Advanced PHP Tips Revisited - ninjac0der
http://www.smashingmagazine.com/2009/03/24/10-useful-php-tips-revisited/

======
jlujan
I wonder if the original intent of posting was to be helpful or for mockery.
My second language to learn was PHP, perl being the first, and I have since
moved on. I probably asked,( myself/google not others,) similar questions the
article covers. But the fact that articles like this continue to be titled
"Advanced..." is a hint to where the language and community are as a whole. I
think the bigger issue is a commingling of subjects. If your intent is to
learn PHP, learn programming with PHP as a language. If your intent is to
learn web development, learn web development in terms of available
technologies, industry standards, and best practices. A lot of the articles
content is laughable not because it is common sense PHP, but common sense
programming/web development. PHP != Web... or is that PHP !== Web?

------
trezor
Short summary:

1\. Validate/clean input. Preferably store data in 3 arrays to ensure
separation of input, cleaned data and cleaned data to be used with sql. Or
cleaned data to be used with prepared sql-statements. Uhm yes.

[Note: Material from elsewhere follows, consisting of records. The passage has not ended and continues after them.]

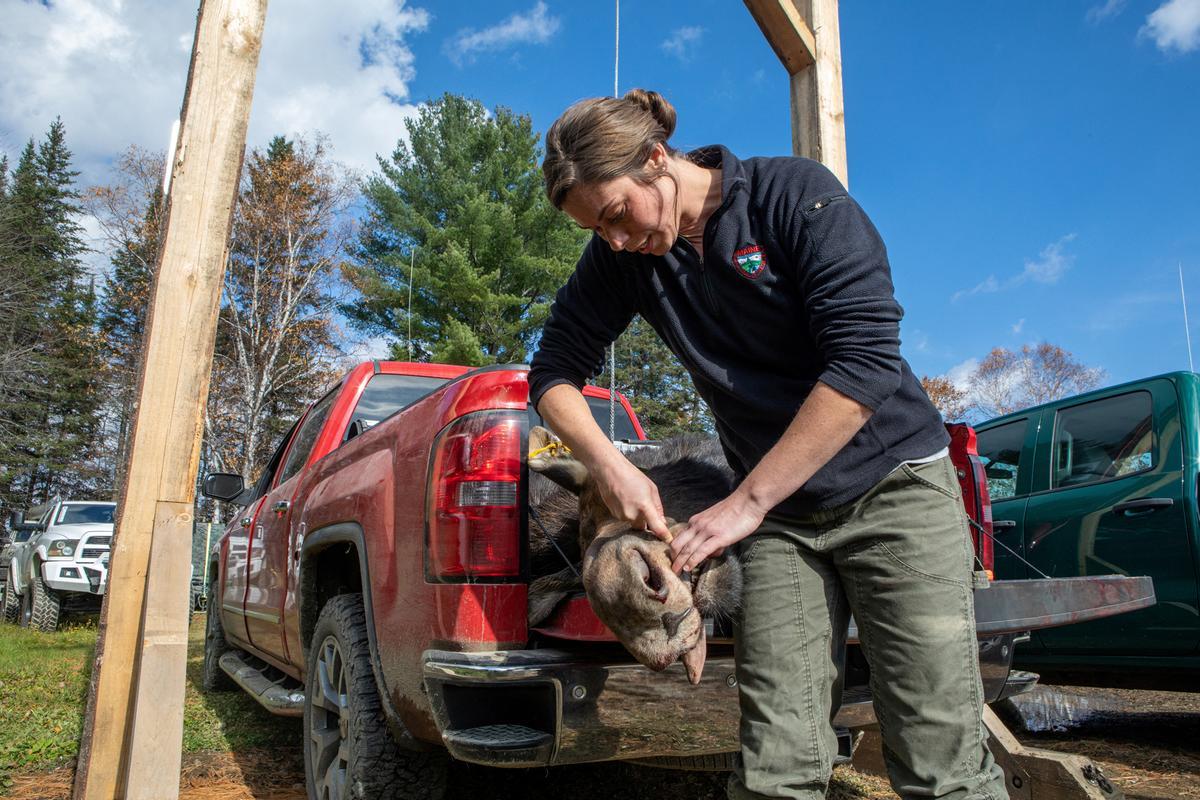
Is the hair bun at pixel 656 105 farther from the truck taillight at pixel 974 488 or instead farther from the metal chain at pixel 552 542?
the truck taillight at pixel 974 488

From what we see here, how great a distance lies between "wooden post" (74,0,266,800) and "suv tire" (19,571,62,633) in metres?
10.9

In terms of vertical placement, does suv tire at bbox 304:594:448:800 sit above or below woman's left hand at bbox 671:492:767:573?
below

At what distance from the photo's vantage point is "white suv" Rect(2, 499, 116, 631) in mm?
11570

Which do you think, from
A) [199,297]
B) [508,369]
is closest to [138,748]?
[199,297]

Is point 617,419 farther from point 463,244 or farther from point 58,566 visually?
point 463,244

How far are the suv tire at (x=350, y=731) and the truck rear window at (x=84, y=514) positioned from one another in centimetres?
1190

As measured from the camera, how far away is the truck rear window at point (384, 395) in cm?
453

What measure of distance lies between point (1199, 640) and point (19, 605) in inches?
624

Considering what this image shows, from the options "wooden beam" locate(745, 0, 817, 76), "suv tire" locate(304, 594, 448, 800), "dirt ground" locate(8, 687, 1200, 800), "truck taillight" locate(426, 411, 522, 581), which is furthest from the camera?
"wooden beam" locate(745, 0, 817, 76)

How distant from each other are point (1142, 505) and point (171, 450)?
15.9 ft

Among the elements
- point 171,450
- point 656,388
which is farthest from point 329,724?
point 656,388

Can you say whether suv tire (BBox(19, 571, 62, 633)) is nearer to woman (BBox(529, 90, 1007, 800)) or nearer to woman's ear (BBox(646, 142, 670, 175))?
woman (BBox(529, 90, 1007, 800))

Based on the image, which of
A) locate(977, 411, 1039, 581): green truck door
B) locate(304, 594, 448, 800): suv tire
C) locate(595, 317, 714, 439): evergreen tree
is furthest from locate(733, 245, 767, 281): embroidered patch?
locate(595, 317, 714, 439): evergreen tree

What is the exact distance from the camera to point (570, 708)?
6.94ft
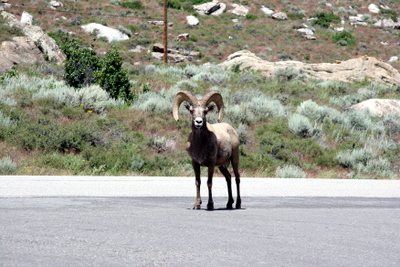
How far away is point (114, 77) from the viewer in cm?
2759

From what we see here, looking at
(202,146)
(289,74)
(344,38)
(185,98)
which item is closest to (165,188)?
(185,98)

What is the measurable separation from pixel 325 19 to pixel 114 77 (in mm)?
57648

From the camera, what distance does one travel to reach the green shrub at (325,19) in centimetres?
7694

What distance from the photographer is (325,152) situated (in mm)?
23250

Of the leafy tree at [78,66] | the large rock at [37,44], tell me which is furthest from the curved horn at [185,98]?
the large rock at [37,44]

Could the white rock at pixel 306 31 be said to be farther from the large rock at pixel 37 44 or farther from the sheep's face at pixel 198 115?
the sheep's face at pixel 198 115

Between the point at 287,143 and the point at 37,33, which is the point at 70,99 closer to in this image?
the point at 287,143

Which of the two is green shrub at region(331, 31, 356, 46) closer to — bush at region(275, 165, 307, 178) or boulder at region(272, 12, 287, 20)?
boulder at region(272, 12, 287, 20)

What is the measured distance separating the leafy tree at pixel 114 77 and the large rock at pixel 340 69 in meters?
13.5

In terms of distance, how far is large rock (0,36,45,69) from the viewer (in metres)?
33.2

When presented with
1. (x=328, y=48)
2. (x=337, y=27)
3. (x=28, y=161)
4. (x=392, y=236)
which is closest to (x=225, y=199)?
(x=392, y=236)

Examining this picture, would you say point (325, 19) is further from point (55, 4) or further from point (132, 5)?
point (55, 4)

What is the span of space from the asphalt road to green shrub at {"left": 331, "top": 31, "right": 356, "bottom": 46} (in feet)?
193

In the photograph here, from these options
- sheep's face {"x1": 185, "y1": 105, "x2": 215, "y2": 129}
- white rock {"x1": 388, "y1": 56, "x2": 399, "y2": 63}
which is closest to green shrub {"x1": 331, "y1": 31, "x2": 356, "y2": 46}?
white rock {"x1": 388, "y1": 56, "x2": 399, "y2": 63}
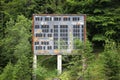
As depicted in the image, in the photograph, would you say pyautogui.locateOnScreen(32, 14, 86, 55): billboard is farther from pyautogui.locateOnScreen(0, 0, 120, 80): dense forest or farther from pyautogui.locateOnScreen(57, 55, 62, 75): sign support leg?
pyautogui.locateOnScreen(0, 0, 120, 80): dense forest

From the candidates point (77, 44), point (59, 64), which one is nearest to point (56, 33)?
point (77, 44)

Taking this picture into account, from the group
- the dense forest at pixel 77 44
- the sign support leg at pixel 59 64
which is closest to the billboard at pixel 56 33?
the sign support leg at pixel 59 64

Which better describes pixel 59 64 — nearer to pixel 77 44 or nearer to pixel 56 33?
pixel 56 33

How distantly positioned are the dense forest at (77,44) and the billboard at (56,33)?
3.45 feet

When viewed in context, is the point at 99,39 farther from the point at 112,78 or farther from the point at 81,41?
the point at 112,78

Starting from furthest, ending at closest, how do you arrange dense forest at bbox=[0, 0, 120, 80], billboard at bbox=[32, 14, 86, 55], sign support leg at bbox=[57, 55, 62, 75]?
sign support leg at bbox=[57, 55, 62, 75] → billboard at bbox=[32, 14, 86, 55] → dense forest at bbox=[0, 0, 120, 80]

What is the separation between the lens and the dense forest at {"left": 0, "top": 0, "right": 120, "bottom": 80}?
870 inches

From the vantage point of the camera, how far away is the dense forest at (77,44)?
22.1 metres

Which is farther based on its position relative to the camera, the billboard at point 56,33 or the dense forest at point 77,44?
the billboard at point 56,33

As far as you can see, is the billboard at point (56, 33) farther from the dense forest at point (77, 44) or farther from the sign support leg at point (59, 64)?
the dense forest at point (77, 44)

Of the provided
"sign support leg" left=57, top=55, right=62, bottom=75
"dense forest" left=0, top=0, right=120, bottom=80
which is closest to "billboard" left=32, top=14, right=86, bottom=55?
"sign support leg" left=57, top=55, right=62, bottom=75

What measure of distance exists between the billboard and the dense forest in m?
→ 1.05

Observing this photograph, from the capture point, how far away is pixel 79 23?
1003 inches

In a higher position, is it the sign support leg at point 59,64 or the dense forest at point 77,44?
the dense forest at point 77,44
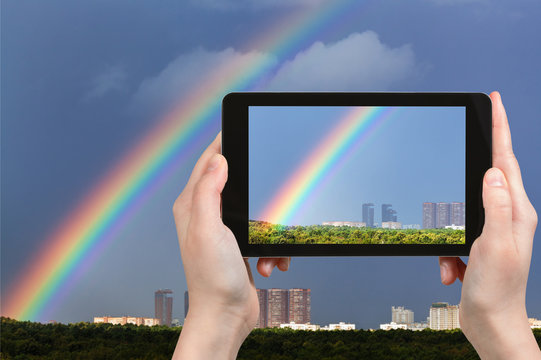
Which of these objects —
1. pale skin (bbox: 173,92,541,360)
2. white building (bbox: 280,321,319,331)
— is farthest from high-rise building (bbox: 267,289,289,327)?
pale skin (bbox: 173,92,541,360)

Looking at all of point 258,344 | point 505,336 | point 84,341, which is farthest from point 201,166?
point 84,341

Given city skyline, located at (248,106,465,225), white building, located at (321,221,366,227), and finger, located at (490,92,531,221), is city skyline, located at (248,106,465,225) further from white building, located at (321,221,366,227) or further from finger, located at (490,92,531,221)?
finger, located at (490,92,531,221)

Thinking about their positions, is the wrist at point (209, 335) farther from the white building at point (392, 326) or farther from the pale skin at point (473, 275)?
the white building at point (392, 326)

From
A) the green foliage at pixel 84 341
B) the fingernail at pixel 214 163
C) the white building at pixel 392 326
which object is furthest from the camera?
the white building at pixel 392 326

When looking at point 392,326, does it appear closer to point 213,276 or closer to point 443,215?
point 443,215

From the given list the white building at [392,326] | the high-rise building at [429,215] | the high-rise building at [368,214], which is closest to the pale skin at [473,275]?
the high-rise building at [429,215]

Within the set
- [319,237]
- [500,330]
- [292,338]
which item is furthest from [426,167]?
[292,338]

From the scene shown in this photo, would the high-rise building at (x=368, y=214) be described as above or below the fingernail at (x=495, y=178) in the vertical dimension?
below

2\. The PHP type-system is retarded and can return integers treated as boolean
false. Compare against !== FALSE when 0 is a valid return value from whatever
function you just called, instead of simply checking the return value.

3a. The PHP runtime is retarded and wont choke if you refer to unexisting or
unitialized variables. Initialize variables.

3b. Shortcuts which saves you a few keystrokes can result in poor
maintainability. Use braces.

3c. Write readable (not "smart") code.

4a. Shortcuts which saves you a few keystrokes can result in poor
maintainability. Use braces.

4b. Be consistent.

5\. Use simple replace-functions when you don't need full regexp.

6\. The ternary-operator is advanced & confusing. We recommend against using
it.

7\. Caching might improve performance.

8\. Frameworks exists. You may or may not use them.

9\. Writing buggy code that causes errors is silly and costs resources. Try
not writing buggy code that needs to eat errors runtime.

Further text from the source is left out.